Exercise aim: Reproduce the stretch from the start of the material through the line containing "3. (x=41, y=230)", swapping every "camera" for "viewpoint" and leaving everything else unchanged.

[Start]

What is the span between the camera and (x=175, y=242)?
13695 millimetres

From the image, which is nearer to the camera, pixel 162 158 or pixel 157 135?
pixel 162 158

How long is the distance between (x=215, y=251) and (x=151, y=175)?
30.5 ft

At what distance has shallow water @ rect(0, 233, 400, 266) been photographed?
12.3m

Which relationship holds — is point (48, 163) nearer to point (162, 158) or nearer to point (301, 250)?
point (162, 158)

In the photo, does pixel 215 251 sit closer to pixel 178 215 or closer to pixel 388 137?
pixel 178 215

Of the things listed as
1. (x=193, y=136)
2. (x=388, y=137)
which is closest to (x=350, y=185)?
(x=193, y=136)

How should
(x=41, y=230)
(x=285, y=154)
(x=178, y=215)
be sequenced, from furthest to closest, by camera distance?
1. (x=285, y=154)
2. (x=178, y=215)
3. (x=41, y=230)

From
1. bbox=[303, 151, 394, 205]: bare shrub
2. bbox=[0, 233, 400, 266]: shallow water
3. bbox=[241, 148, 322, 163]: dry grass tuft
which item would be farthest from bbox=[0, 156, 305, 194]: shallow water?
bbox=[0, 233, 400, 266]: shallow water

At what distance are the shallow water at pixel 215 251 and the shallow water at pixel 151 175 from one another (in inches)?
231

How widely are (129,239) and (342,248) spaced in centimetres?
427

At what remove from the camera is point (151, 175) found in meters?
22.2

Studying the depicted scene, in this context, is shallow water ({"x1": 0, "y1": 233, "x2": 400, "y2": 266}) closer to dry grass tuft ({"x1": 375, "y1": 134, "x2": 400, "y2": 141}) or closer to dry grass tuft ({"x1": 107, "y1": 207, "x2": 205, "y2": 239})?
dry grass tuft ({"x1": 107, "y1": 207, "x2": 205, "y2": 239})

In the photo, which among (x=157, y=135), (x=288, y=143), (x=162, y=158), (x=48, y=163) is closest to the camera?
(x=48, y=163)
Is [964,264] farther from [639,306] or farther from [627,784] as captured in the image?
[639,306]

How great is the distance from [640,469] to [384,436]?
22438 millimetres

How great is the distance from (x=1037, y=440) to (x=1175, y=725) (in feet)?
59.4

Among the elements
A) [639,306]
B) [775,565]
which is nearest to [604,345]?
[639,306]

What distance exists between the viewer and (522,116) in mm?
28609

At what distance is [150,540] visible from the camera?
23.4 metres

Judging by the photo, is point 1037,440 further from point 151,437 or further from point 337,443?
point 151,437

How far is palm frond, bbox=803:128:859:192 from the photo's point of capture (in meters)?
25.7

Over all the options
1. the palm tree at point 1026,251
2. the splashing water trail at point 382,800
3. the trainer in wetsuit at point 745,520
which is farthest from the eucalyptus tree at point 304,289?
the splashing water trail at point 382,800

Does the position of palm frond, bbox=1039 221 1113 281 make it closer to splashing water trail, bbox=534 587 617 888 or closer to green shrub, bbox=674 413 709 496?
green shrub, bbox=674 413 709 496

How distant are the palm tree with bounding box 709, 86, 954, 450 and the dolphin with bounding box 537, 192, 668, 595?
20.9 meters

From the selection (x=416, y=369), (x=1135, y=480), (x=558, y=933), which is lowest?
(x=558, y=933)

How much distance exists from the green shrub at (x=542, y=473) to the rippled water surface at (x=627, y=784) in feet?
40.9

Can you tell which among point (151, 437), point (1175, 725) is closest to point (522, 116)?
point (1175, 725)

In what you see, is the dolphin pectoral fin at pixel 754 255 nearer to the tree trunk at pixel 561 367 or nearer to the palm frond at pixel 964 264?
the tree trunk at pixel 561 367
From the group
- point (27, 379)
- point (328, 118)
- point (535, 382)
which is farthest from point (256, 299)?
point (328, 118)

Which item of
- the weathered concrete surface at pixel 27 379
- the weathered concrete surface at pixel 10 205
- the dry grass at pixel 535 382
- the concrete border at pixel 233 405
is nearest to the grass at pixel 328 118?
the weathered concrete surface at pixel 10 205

[End]

Response to this exercise:
What is the span between the viewpoint and (x=175, y=242)?
13695 millimetres

From the image, which is nearer to the viewpoint, pixel 162 158 or pixel 157 135?
pixel 162 158

How long is the distance between (x=215, y=251) and (x=151, y=175)?
30.5 ft

At what distance has shallow water @ rect(0, 233, 400, 266) been photographed?
12.3m

Which relationship holds — is point (48, 163) nearer to point (162, 158) or nearer to point (301, 250)?
point (162, 158)

In the photo, does pixel 215 251 sit closer to pixel 178 215 or closer to pixel 388 137?
pixel 178 215

Of the things listed as
1. (x=193, y=136)
2. (x=388, y=137)
which is closest to (x=350, y=185)?
(x=193, y=136)

How should
(x=41, y=230)
(x=285, y=154)
(x=178, y=215)
be sequenced, from furthest to closest, by viewpoint distance?
1. (x=285, y=154)
2. (x=178, y=215)
3. (x=41, y=230)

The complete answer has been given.